At that moment a wave of unexpected tiredness rolled over him. He hid a yawn and ignored the jet lag pulling at his eyelids.
It was going to be a long night.
Once Ellie had rustled herself up something more filling than biscuits to eat from the well-stocked larder, she decided to give herself a tour of Larkford Place. Tomorrow she’d get her Post-it notes out and label every door in the house—which was saying something. It seemed as if there were hundreds of them, all leading to rooms and corridors you wouldn’t expect them to.
The scraps of coloured paper would be gone again by the time her boss returned, of course. It wasn’t everybody’s taste in décor. But in the meantime they’d help her to create some new neural pathways, remember the layout of the house. So, hopefully, when she wanted to cook something she’d end up in the kitchen and not the broom cupboard. She’d had to resort to this technique when she’d returned to the cottage after the accident, which had seemed utterly ridiculous. How could she have lived in a house for almost a decade and not remember where her bedroom was?
But it had all sunk in again eventually. And it would happen here at Larkford too, if she had time and a little bit of peace and quiet so she could concentrate. She mentally thanked Charlie again for organising things so she could have a week here on her own before her boss arrived back from wherever that red carpet was. Had Charlie mentioned New York …?
As she wandered round, she was pleased to find that the inside of Larkford Place was as lovely as its exterior. It oozed character. No steel and glass ground-breaking interior design here, thank goodness. Just ornate fireplaces and plasterwork, high ceilings and ancient leaded windows.
Ellie’s jaw clicked as she let out a giant yawn. Fatigue was a normal part of her condition—due to the fact she had to concentrate on things most people did automatically. And today had been a day that had required an awful lot of mental and emotional energy. No wonder she was ready to drop. It was time to check out the housekeeper’s apartment above the old stables, so she could crash into bed and become blissfully unconscious.

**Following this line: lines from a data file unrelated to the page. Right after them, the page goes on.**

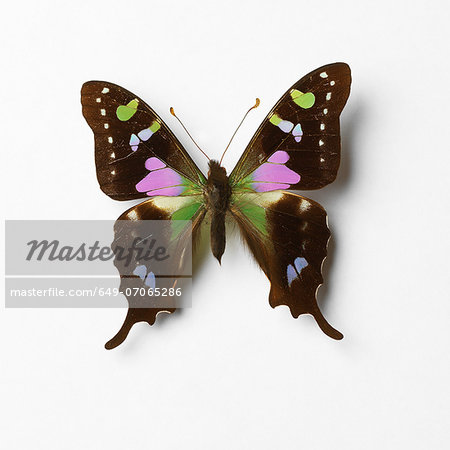 Butterfly Stock Photo - Premium Royalty-Free, Image code: 649-07065286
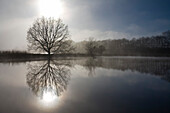 View over lake to bare deciduous tree in morning mist, Kiel, Schleswig-Holstein, Germany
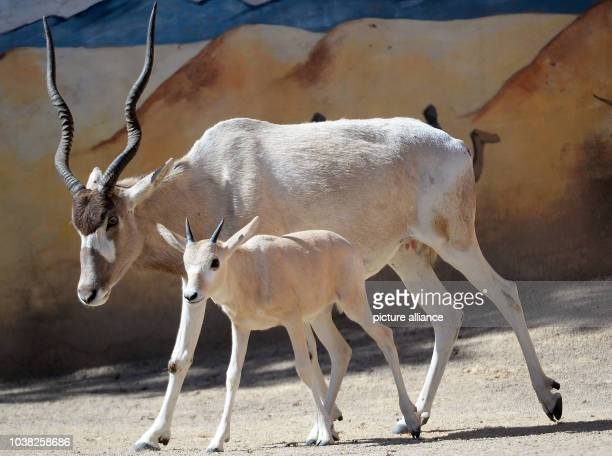 An addax antelope and its baby walk through their enclosure at the zoo in Hanover Germany 05 August 2015 Addax antelopes also known as screwhorn...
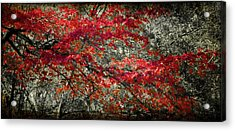 Gum Fall Acrylic Print by Lana Trussell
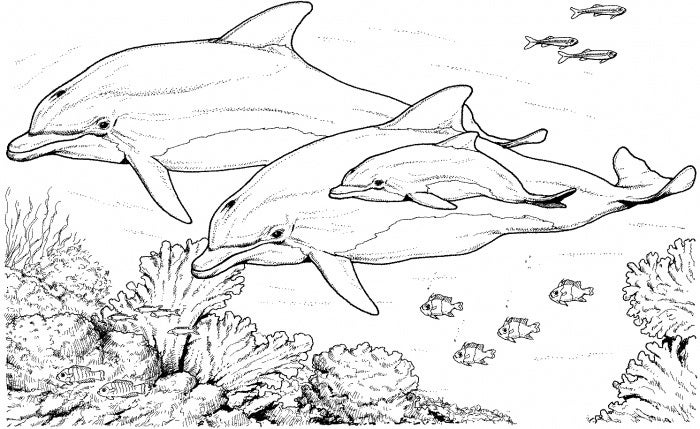 bottlenose dolphins coloring page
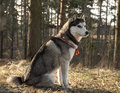 Siberian husky on a rock in the park Royalty Free Stock Photo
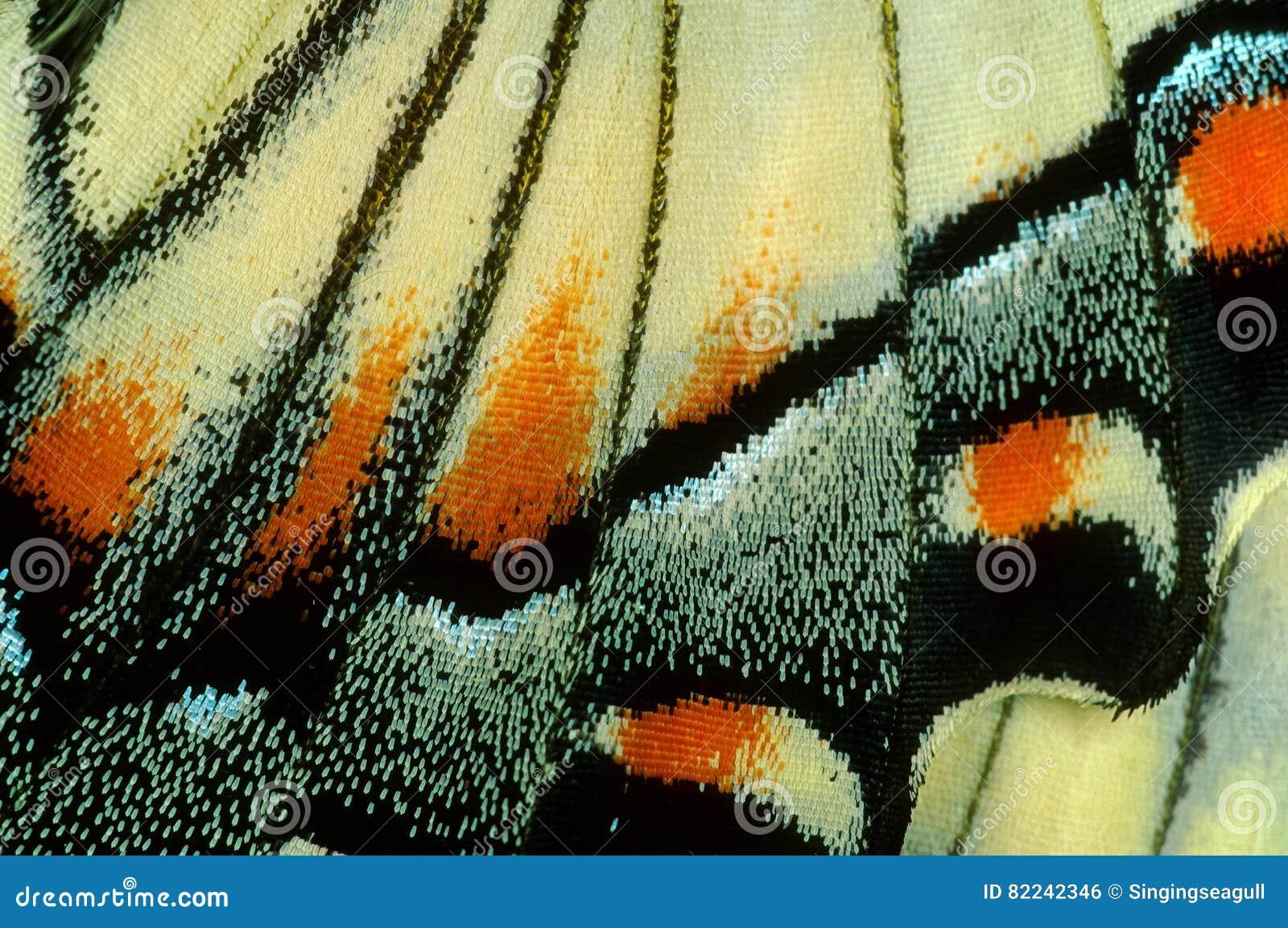 Borboleta de Swallowtail no macro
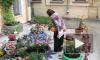 Цветочный рай во дворе дома 22 по 9-ой Советской собираются уничтожить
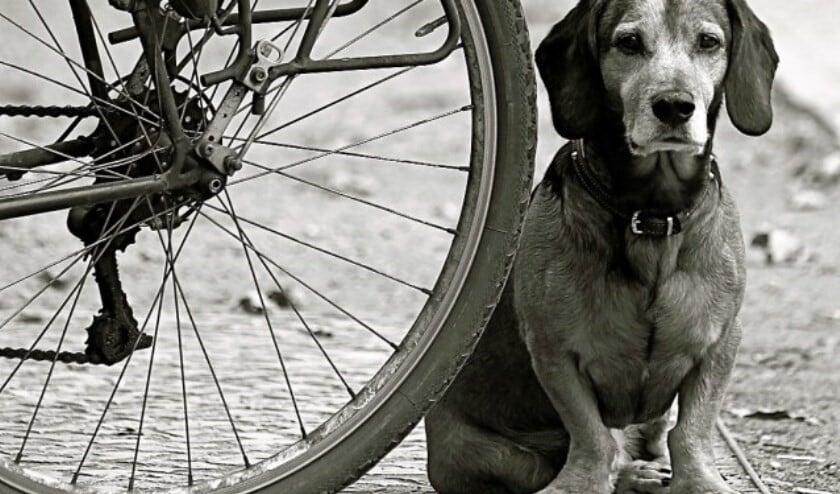 Ook de hondenbelasting gaat omhoog in 2020.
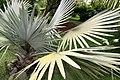 Bismarckia nobilis 28zz.jpg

She pulled a couple of bags out of the boot of her car as she passed it, and made her way up the stairs to her new home. But when she opened the door, the smell of damp carpet clogged her nostrils. And it wasn’t hard to see why. Water was dripping through a sagging bulge in the ceiling, and the living room floor was on its way to becoming a decent-sized duck pond. There was no way she could sleep in here tonight.
So she dragged her bags back to the main house, up the stairs and into one of the guest rooms on the first floor. By the time she’d left a message with a local plumber and placed some kitchen pans underneath the damaged ceiling to catch the worst of the dripping water, the yawns were coming every five seconds. She only made it through half of her unpacking before she decided it was time to stop what she was doing and tootle down the hallway to the bathroom she’d spotted earlier before falling into bed.

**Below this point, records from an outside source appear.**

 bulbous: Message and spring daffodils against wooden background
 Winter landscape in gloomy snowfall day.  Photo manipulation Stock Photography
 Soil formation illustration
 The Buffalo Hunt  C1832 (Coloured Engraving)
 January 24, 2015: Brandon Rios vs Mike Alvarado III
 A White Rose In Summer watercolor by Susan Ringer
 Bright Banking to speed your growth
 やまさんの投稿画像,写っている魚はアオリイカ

But as she lay there in the dark, with only the creakings of the old house for company, she found she could close her eyelids but sleep was playing hide-and-seek. Running away from home had seemed such a good idea a few weeks ago, but now she was second-guessing her impulse.
What if she proved Charlie’s unspoken fears to be right? What if she wasn’t up to the job?
And she needed to be up to this job, she really did—for so many reasons.
She’d just about come to terms with the fact that the accident had not only destroyed her perfect family, it had also altered her brain permanently. She would never be the same person she’d been before that day, never be the Ellie she knew herself to be.
Sometimes it felt as if she were inhabiting the body of a stranger, and she could feel her old self staring over her shoulder, noticing the things she couldn’t do any more, raising her eyebrows at the mood swings and the clumsiness.
She rolled over and tried another position. Was it possible to haunt yourself? She certainly hoped not. She had enough ghosts to outrun as it was.
She sighed and clutched the duvet a little closer to her chest.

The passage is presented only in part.